Almost always, somebody gets hung up on that (elderly couple at Winterboro). And I totally understand why. But here’s my question: if Moses had to be hidden in the cleft of a rock when God showed up, and if Isaiah, as well as a host of others, crumpled in terror when God showed up, why do we think we’d react any differently?

Otto called man’s experience with the holy mysterium tremendum, it means overwhelming mystery.

The terrifying awesomeness of God in his holiness is lost on us modern-day Westerners. But it wasn’t on the ancient Jews. If anything, they feared God. That’s great, but they were so hung up on God’s holiness when Jesus came along and wanted them to know God as Father, they balked.

We Christians today do the opposite. We are 100% in on the whole Father/child thing, but we struggle with the wholly otherness, the mysterium tremendum of God.
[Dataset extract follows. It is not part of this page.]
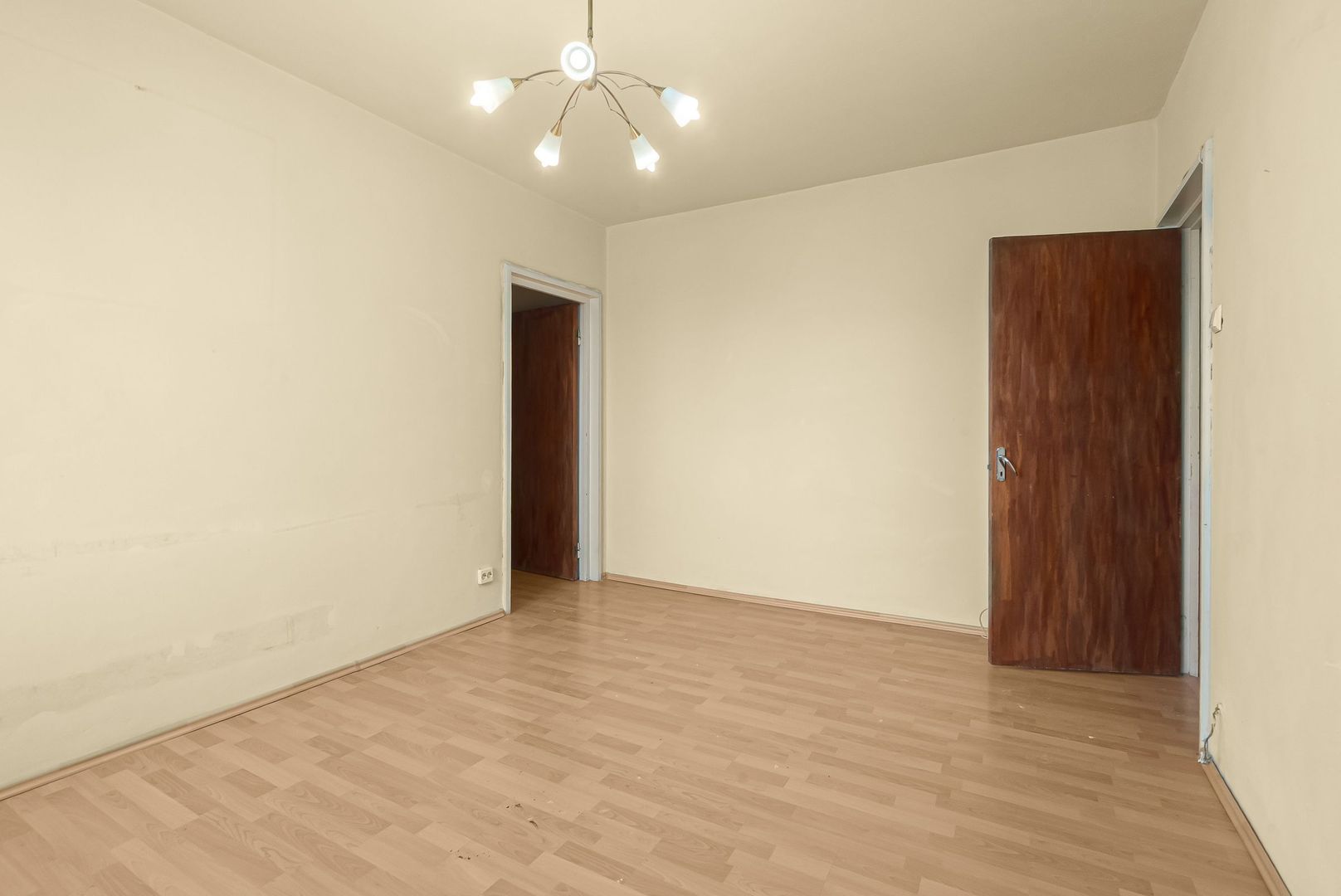 4 camere Drumul Taberei Parc Metrou Strada Pestera Scarisoara - Poză 6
It’s not one or the other, folks. It’s both. And, in a way, this is what the book of Job is all about: the mysterium tremendum of God.

If we don’t get this, we won’t get Job. We’ll hide from it. Or overlook it. Or even deny it. And we’ll miss the whole point of the book.
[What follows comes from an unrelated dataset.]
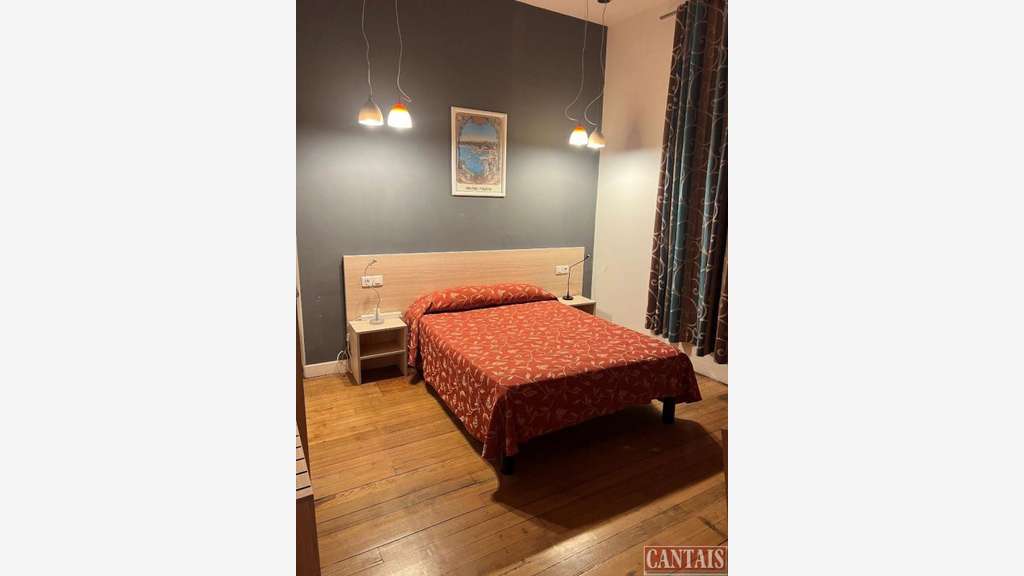 Vente hôtel bureau en ville des Alpes Maritimes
Conclusion: This all ties in with what we looked at last week. If the book of Job teaches us anything about God, it reveals…

God’s ways don’t always line up with how we think.

They didn’t line up with how Job thought. They didn’t line up with how his three friends thought. They didn’t line up with how Elihu thought. And they certainly don’t line up with the way we think.

We would never think God would allow suffering into the life of a righteous person. We would never think he’d allow into the world at all. But he did. He does. Which is why…

Nothing leads to disillusionment with God more than suffering. 

The answer to why Job suffered, why there is suffering, isn’t the answer we want. In fact, it’s not an answer at all. It’s the mysterium tremendum, the overwhelming mystery of who God is. It is not a cop out. It is a reality.

Job 38:1 (ESV) — 1 Then the Lord answered Job out of the whirlwind and said:

What God says to him will not make us feel warm and fuzzy inside. There are no apologies. No explanations. You’ll even wonder if God is being fair to Job.

The only way to handle this, is to come to terms with the mysterium tremendum as much as we are able, or get disillusioned in what follows.

Once again, we know we are talking about the God of the universe because things are deep, are difficult, are frightening. But there’s always another side to that. No, God is not safe, but he’s good…

John 1:18 (CSB) — 18 No one has ever seen God. The one and only Son, who is himself God and is at the Father’s side—he has revealed him.

We get what we didn’t ask for!

Why would God do such a thing? Mysterium tremendum.